(Collected data entries)
================================

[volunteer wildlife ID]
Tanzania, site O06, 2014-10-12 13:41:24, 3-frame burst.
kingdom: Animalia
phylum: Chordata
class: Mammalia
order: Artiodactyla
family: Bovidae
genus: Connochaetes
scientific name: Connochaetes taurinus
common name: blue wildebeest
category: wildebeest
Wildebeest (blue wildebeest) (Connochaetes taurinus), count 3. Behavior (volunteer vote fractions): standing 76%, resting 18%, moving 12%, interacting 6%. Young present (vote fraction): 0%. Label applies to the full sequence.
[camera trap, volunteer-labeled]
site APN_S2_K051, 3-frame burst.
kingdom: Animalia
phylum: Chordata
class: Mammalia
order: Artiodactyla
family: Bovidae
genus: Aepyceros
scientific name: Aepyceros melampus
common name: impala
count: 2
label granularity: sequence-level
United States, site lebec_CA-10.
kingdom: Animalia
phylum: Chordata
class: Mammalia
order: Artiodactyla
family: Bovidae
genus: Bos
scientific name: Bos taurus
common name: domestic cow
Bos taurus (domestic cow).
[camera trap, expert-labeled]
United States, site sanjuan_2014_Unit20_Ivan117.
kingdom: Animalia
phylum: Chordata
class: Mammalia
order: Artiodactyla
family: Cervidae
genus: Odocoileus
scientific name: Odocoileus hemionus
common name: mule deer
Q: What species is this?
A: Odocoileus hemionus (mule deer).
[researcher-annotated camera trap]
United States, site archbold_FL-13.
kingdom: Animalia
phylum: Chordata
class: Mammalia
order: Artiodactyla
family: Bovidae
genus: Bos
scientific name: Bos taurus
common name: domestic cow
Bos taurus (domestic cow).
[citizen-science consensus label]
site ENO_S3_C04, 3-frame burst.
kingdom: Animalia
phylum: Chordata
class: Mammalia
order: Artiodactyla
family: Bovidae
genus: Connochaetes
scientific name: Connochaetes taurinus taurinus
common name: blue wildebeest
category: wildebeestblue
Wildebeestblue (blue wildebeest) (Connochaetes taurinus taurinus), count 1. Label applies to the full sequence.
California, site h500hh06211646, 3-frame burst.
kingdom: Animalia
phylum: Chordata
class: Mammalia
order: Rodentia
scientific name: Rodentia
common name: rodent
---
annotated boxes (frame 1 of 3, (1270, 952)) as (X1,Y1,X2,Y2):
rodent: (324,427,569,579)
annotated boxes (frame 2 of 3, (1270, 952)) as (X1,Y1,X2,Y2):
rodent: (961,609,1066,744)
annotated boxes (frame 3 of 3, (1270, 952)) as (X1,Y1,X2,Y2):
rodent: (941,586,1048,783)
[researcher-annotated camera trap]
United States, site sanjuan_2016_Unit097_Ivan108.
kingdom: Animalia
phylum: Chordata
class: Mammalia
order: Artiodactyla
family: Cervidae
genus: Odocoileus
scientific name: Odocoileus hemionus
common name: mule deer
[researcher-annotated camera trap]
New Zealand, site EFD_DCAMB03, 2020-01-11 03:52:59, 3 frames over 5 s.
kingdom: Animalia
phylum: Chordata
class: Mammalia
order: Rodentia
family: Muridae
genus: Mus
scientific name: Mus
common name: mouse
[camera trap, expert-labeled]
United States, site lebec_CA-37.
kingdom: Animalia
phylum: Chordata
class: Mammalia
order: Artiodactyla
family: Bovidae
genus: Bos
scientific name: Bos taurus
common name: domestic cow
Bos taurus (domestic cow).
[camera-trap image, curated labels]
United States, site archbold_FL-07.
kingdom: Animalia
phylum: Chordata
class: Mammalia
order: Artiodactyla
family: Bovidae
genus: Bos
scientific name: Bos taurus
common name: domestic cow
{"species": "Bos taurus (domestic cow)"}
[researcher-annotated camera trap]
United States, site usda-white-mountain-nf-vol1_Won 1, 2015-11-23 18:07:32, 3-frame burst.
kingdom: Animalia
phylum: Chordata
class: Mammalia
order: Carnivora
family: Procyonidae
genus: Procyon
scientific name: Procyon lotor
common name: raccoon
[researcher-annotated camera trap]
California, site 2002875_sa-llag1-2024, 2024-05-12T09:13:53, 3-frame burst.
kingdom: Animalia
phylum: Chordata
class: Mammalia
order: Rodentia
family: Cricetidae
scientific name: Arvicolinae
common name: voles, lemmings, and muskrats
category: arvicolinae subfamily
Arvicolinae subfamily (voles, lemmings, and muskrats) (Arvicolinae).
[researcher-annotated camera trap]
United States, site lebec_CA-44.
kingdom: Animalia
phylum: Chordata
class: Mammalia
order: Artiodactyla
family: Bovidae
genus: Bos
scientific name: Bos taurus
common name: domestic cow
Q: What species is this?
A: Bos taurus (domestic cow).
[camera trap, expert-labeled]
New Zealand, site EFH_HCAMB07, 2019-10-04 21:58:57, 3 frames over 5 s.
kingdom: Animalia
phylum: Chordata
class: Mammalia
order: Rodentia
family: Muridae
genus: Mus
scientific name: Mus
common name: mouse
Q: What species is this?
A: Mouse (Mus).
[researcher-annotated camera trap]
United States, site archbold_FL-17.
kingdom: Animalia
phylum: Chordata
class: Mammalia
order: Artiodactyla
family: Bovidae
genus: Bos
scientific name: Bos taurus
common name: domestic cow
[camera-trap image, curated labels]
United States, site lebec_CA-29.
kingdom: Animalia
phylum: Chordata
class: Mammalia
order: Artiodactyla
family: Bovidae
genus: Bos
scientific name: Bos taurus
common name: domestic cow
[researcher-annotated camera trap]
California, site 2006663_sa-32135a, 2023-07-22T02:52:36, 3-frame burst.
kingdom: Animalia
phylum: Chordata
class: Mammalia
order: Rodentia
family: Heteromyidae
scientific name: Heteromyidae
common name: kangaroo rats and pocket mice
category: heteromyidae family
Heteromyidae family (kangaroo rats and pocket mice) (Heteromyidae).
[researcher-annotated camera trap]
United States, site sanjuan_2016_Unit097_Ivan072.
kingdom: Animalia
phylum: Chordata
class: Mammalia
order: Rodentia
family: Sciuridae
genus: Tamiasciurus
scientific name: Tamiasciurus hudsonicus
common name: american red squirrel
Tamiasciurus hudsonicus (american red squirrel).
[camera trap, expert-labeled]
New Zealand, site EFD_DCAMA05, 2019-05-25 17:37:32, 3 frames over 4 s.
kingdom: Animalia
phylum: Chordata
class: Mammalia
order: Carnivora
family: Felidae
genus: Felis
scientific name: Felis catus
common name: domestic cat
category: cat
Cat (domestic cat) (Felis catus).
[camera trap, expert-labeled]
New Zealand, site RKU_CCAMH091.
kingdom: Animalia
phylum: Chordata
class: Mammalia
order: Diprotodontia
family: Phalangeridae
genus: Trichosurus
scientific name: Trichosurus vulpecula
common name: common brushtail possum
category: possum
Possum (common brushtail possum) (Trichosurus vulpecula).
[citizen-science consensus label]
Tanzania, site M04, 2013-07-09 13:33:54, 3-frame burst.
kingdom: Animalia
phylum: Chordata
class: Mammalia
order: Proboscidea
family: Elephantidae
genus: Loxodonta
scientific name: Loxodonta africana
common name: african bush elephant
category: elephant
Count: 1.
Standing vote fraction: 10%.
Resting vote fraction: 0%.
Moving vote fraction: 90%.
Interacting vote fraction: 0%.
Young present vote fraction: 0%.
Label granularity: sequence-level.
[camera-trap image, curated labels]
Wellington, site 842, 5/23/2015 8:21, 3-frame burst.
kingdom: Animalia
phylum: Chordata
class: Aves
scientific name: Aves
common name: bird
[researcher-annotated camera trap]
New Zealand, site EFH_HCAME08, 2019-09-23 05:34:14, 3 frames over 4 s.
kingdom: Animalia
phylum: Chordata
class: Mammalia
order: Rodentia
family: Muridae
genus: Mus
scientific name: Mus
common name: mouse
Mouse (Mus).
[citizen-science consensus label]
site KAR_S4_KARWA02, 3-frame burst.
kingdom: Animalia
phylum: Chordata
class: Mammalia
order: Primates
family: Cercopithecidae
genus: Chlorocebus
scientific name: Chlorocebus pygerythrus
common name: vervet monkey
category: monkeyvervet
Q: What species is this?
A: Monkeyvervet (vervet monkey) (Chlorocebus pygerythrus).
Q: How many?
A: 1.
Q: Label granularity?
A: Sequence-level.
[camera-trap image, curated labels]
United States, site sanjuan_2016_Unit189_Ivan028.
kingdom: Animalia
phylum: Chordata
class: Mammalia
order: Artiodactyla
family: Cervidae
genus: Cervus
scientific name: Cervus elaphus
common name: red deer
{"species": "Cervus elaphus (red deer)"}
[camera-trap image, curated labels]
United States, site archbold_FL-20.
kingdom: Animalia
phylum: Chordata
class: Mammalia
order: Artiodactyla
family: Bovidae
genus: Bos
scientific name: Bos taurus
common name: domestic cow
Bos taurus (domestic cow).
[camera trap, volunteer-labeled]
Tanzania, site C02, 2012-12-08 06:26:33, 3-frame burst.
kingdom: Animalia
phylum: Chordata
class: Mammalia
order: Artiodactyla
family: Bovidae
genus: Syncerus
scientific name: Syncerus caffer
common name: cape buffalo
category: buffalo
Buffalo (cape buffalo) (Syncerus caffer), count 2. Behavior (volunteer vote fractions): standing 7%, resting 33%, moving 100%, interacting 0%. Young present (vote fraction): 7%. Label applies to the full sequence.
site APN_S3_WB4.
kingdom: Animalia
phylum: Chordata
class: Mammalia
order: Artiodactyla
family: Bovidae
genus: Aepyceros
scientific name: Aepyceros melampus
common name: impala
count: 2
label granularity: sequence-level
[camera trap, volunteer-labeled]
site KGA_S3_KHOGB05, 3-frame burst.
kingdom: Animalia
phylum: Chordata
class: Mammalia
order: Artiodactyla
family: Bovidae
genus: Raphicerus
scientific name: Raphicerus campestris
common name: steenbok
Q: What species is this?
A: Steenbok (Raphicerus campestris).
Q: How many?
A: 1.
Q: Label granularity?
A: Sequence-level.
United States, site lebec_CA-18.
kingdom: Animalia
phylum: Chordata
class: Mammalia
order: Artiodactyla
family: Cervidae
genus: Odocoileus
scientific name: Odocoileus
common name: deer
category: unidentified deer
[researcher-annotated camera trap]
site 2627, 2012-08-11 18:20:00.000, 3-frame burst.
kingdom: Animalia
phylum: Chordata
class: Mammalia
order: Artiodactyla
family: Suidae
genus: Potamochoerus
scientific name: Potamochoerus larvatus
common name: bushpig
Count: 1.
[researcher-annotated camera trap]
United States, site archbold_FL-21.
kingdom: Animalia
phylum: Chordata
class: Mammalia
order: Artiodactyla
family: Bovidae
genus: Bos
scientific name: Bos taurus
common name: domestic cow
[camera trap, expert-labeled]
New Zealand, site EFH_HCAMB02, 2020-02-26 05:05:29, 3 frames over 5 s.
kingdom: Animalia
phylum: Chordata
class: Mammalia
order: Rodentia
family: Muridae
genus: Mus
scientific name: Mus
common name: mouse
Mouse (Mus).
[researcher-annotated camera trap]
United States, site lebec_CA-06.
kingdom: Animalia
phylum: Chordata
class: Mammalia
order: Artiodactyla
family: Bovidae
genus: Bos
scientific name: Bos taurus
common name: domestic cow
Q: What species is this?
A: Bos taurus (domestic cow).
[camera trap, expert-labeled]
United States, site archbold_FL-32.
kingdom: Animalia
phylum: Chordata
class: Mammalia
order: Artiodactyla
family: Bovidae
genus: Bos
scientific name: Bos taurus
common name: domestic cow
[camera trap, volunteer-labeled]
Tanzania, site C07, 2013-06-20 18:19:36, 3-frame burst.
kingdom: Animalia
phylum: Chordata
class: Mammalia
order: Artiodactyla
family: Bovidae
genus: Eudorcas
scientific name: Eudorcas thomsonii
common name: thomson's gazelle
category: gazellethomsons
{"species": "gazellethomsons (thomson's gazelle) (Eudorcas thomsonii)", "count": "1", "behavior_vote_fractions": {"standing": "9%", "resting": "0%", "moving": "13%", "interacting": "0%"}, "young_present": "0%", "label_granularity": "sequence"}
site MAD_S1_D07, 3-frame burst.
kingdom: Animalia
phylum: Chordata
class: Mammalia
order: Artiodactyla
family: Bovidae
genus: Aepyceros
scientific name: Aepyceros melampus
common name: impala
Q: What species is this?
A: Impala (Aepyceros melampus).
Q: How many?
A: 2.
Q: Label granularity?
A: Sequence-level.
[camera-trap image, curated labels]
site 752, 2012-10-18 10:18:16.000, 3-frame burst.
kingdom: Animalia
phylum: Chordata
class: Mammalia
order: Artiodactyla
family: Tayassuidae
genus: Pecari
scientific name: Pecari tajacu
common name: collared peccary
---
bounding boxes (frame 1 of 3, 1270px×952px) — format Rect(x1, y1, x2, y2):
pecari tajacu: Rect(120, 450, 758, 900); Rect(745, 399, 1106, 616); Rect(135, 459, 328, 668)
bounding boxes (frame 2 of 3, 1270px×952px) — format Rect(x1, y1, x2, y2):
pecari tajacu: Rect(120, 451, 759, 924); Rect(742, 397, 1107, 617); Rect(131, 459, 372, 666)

================================

Take the line above containing "common name: common brushtail possum", the line containing "Young present vote fraction: 0%.", and all lines in between, and copy them exactly without anything else.

» **Task solution**:
common name: common brushtail possum
category: possum
Possum (common brushtail possum) (Trichosurus vulpecula).
[citizen-science consensus label]
Tanzania, site M04, 2013-07-09 13:33:54, 3-frame burst.
kingdom: Animalia
phylum: Chordata
class: Mammalia
order: Proboscidea
family: Elephantidae
genus: Loxodonta
scientific name: Loxodonta africana
common name: african bush elephant
category: elephant
Count: 1.
Standing vote fraction: 10%.
Resting vote fraction: 0%.
Moving vote fraction: 90%.
Interacting vote fraction: 0%.
Young present vote fraction: 0%.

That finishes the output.